Il nuovo “Educatore Sportivo”

L’analisi parte da una criticità evidente nei giorni d’oggi, ovvero l’eccessiva pressione sulla performance sportiva. In molti casi, la premura del risultato ha finito per demolire l’autostima degli atleti più giovani, portandoli persino all’abbandono anticipato della pratica. 

Per invertire questa rotta, il progetto propone l’istituzione di un “Corso Obbligatorio di Educatore Sportivo (3-25 anni)”. Non si tratta di una semplice formalità, ma di un requisito fondamentale per accedere a qualsiasi qualifica tecnica federale.

L’idea è quella di formare tecnici che siano, prima di tutto, esperti di intelligenza emotiva. I contenuti del corso spaziano dalla leadership empatica alla gestione del bullismo, fino alla comunicazione non competitiva. Per garantire che questa rivoluzione sia sostenibile e ben ramificata, la proposta prevede la gratuità del percorso e la possibilità di svolgerlo come tirocinio pratico all’interno dei centri sportivi della Capitale, creando un ponte diretto tra teoria pedagogica e realtà operativa dei club.

Giovani chiedono corsi di etica e di pedagogia per tecnici sportivi e aspiranti allenatori: la proposta trova un’apertura
Giovani chiedono corsi di etica e di pedagogia per tecnici sportivi e aspiranti allenatori: la proposta trova un’apertura

La voce dei protagonisti: l’empatia come motore del successo

Sul palco della Sala, i ragazzi del Santa Maria hanno illustrato la loro idea innovativa, prendendo parte a un confronto faccia a faccia con il presidente del CONI Lazio, Alessandro Cochi

Rispondendo successivamente ai microfoni di Risorse.news su cosa manca oggi nella formazione di un allenatore, gli studenti hanno affermato: 

“Un allenatore dovrebbe imparare a relazionarsi in maniera differente con le varie personalità degli atleti, entrare proprio in empatia con ognuno di essi.

Secondo i giovani intervenuti sul palco del Salone d’Onore del CONI, questo approccio non è un limite all’agonismo, ma il suo acceleratore: “Cercare di relazionarsi al meglio permette all’atleta di ottenere risultati sportivi migliori”.

L’ostacolo più grande da abbattere, dunque, è il silenzio e l’incomprensione. “Bisogna distruggere le barriere di comunicazione che ci sono tra atleti e allenatori”, hanno ribadito i ragazzi. “Questo consentirebbe di dare il massimo delle potenzialità a ogni individuo che compone una squadra, favorendo lo sviluppo tanto dei ragazzi quanto dei mister”.

Il Lazio come laboratorio sperimentale

Ad accompagnare i ragazzi in questa presentazione è stato Alessandro Cochi, Presidente del CONI Lazio, che ha accolto la sfida con entusiasmo, intravedendo la possibilità di rendere la Regione la capofila di questa sperimentazione. “Nel Lazio e a Roma abbiamo tutti gli interlocutori necessari: ministeri, Sport e Salute, il CONI”, ha spiegato Cochi a Risorse.news.

“I nostri tecnici hanno già una preparazione di altissimo livello, ma una rivisitazione e un aggiornamento non guastano mai, specialmente con le nuove generazioni”.

Per Cochi, il valore di una nazione non si misura solo con il medagliere olimpico, che ovviamente regala le sue soddisfazioni, ma con lo stato di salute dei suoi cittadini.
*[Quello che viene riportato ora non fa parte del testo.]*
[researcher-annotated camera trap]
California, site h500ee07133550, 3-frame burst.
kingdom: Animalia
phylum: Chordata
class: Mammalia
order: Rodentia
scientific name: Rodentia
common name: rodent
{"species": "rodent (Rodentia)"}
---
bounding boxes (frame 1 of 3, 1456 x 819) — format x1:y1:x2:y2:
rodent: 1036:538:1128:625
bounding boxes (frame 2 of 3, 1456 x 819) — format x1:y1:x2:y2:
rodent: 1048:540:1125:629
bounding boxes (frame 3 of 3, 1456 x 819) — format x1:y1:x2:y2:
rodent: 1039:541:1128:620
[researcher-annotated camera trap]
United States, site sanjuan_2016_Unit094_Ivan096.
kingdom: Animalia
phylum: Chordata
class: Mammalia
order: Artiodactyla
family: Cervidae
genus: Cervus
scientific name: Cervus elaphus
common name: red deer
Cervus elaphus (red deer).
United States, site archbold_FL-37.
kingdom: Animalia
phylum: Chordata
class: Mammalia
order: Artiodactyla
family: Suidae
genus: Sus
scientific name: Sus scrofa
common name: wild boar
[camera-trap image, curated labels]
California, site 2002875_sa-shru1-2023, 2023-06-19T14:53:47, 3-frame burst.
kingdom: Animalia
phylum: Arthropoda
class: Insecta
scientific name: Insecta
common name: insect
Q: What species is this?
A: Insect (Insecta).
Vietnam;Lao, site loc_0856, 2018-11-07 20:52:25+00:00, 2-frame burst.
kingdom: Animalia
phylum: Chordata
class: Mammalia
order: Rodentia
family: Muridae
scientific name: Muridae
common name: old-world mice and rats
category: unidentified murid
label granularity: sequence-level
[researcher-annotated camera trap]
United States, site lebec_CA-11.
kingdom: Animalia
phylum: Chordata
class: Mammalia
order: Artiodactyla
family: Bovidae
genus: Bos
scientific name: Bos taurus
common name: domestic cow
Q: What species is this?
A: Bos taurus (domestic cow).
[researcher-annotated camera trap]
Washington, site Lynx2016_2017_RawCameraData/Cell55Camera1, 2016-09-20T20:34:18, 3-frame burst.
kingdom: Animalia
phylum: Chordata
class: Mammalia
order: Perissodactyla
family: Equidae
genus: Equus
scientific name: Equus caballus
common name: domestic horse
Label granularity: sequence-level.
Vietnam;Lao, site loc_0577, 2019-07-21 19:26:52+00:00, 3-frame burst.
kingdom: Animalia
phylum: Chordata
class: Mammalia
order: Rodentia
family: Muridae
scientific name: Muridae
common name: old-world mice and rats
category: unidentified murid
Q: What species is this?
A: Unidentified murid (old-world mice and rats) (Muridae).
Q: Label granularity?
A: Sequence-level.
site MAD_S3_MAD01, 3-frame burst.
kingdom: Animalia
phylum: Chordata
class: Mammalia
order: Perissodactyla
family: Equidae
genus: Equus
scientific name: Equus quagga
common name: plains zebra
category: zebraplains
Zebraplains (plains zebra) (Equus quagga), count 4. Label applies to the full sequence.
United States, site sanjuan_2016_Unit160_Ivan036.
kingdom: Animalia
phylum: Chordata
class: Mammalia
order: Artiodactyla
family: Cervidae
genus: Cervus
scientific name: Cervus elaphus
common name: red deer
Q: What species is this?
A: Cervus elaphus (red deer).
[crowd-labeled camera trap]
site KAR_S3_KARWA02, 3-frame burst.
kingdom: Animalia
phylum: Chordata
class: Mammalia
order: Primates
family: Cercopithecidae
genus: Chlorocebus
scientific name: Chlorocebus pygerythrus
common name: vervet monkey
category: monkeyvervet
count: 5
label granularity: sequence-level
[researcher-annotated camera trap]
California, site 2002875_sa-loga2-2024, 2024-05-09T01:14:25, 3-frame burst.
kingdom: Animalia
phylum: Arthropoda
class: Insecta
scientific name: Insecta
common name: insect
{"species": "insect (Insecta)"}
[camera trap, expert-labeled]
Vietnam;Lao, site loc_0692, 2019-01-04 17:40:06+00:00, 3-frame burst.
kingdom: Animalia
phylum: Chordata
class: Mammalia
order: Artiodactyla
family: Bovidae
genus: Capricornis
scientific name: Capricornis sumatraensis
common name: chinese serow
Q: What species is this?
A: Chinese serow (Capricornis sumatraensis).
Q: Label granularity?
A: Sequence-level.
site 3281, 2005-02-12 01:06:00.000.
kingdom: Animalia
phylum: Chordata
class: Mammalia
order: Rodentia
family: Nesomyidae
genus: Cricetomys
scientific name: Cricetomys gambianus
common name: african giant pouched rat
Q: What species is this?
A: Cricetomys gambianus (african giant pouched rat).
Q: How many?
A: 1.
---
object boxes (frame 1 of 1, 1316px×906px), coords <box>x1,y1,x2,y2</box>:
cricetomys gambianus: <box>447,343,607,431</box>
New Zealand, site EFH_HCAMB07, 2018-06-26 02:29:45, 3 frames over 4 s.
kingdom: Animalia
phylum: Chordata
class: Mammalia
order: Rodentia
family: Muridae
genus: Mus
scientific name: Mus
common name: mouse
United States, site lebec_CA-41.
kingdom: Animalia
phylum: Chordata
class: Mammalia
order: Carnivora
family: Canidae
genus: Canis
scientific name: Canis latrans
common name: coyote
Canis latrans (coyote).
Contrastare l’obesità, lo stress e la dipendenza digitale richiede figure nuove. “Oggi si è andati sul concreto”, ha sottolineato il Presidente, “altrimenti l’articolo 33 rimarrebbe solo una bella pagina scritta. Queste proposte il CONI le prenderà in seno”.

La proposta dei ragazzi del Santa Maria non punta solo a formare, ma a certificare l’impegno educativo delle società sportive. Il progetto suggerisce infatti che le Federazioni attribuiscano un punteggio specifico a chi supera il corso etico.

Cochi ha rilanciato questa visione parlando della necessità di una sinergia che vada oltre i confini del mondo sportivo tradizionale: “Serve mettere in campo progetti concreti dove la pratica sia insegnata da tecnici preparati e motivati. L’idea di un ‘bollino di qualità’, che veda protagonisti anche gli enti locali e altri ministeri oltre a quello dello sport, è necessaria nel 2026”, ha concluso il presidente.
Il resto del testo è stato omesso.